=== Begin Enclosure ===
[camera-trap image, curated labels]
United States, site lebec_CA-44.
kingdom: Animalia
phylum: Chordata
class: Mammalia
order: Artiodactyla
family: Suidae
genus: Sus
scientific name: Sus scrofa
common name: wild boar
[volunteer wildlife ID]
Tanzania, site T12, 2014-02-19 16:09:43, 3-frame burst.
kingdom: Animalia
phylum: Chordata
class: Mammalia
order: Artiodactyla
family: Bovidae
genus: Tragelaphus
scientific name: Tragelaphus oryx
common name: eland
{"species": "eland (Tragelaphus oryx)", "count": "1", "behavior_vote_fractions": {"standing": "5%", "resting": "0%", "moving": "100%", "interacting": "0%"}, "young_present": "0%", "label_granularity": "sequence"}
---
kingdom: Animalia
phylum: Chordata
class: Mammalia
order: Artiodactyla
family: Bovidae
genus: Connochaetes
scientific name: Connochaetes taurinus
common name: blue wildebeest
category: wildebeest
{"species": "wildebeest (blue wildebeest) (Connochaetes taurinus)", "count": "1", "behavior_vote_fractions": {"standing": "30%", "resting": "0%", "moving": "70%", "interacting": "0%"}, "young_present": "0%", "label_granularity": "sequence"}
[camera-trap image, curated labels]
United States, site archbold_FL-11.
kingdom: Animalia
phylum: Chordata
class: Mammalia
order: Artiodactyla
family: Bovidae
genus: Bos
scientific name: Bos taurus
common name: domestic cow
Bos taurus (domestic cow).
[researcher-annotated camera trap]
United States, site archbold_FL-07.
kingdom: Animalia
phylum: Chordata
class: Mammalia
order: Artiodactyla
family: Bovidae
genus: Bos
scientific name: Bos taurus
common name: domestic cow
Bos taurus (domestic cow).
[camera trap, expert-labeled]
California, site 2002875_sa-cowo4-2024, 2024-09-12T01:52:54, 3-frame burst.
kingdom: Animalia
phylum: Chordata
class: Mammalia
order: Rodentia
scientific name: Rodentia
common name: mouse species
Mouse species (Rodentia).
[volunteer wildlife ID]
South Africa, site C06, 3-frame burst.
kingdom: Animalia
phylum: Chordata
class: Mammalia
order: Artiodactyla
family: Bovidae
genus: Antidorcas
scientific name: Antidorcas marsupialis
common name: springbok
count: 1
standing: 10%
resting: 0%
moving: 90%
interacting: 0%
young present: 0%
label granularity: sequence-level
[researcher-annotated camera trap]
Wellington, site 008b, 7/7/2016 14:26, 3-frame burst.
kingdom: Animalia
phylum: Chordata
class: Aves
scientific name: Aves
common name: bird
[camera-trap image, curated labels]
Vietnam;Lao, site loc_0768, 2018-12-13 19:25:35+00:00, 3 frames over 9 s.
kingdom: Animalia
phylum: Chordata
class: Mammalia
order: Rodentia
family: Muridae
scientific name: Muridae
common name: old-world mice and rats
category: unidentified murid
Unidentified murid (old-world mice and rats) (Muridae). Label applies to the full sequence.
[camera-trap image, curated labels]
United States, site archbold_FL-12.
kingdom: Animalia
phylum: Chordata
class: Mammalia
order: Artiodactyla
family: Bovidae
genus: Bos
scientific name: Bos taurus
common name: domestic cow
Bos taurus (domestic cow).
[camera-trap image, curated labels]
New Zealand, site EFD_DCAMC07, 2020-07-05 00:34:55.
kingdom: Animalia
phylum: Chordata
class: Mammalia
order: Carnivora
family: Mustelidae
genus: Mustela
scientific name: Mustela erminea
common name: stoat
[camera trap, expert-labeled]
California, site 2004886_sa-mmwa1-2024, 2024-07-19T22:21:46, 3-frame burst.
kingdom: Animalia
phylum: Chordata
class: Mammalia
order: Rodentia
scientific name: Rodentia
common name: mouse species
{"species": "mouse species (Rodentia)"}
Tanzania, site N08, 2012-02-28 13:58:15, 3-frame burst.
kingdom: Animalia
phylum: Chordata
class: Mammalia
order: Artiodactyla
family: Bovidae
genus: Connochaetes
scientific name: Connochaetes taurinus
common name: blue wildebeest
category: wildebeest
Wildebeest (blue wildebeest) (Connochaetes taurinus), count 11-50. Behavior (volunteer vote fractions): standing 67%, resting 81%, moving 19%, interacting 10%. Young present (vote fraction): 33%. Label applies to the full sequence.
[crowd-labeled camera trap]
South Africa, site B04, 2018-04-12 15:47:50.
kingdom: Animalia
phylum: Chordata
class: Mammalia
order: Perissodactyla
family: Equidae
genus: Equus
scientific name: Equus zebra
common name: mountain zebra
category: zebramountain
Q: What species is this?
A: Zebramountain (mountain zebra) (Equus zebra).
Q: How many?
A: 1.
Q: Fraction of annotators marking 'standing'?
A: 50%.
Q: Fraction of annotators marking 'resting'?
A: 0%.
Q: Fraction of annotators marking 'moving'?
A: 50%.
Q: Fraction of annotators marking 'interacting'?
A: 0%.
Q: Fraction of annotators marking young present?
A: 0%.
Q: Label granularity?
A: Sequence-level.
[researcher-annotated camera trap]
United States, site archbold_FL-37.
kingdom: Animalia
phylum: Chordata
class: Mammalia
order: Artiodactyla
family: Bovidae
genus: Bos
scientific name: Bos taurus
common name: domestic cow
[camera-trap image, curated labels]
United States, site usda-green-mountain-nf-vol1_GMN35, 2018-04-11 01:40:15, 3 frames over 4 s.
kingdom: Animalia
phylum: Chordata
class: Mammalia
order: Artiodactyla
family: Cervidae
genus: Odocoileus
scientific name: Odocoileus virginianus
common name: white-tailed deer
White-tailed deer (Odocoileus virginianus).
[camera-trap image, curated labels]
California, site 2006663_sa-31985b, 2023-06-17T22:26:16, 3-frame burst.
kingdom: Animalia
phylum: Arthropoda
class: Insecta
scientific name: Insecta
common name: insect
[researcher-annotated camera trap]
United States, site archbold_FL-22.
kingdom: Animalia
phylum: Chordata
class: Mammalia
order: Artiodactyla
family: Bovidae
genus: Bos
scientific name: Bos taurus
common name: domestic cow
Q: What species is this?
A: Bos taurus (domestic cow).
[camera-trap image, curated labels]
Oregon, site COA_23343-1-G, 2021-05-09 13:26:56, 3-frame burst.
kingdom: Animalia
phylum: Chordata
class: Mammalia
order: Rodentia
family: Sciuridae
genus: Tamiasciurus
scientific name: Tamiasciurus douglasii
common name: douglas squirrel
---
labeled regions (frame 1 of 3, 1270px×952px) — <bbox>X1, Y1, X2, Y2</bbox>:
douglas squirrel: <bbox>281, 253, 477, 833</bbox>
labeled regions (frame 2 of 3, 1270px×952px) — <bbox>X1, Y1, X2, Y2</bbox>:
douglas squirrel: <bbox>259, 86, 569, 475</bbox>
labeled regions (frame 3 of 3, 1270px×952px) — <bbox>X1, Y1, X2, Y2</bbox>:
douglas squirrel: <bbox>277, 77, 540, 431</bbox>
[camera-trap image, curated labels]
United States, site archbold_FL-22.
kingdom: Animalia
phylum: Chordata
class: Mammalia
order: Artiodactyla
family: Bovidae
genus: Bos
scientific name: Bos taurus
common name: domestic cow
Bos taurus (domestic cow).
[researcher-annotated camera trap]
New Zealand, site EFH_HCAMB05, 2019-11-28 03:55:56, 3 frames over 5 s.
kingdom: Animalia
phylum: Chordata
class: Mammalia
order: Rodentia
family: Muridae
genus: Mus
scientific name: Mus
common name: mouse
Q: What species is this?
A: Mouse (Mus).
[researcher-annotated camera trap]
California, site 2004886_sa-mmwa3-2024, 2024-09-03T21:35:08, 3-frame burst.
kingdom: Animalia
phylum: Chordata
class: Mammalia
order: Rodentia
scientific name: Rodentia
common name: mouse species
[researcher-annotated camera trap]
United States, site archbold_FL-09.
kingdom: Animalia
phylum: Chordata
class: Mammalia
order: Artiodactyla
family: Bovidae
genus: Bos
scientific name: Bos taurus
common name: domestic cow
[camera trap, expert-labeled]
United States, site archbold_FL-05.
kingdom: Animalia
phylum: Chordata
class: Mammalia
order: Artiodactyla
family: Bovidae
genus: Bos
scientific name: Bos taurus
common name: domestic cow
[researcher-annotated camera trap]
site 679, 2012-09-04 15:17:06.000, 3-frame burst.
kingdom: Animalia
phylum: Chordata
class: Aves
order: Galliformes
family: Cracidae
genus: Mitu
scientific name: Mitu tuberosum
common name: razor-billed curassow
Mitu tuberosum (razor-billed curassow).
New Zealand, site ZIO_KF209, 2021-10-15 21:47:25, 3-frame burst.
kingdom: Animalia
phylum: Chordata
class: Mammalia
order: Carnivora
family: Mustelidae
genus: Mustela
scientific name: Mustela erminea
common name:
=== End Enclosure ===
[The task]:
If a line above holds the string "over", return it as it stands.

[The completed task]:
Vietnam;Lao, site loc_0768, 2018-12-13 19:25:35+00:00, 3 frames over 9 s.
United States, site usda-green-mountain-nf-vol1_GMN35, 2018-04-11 01:40:15, 3 frames over 4 s.
New Zealand, site EFH_HCAMB05, 2019-11-28 03:55:56, 3 frames over 5 s.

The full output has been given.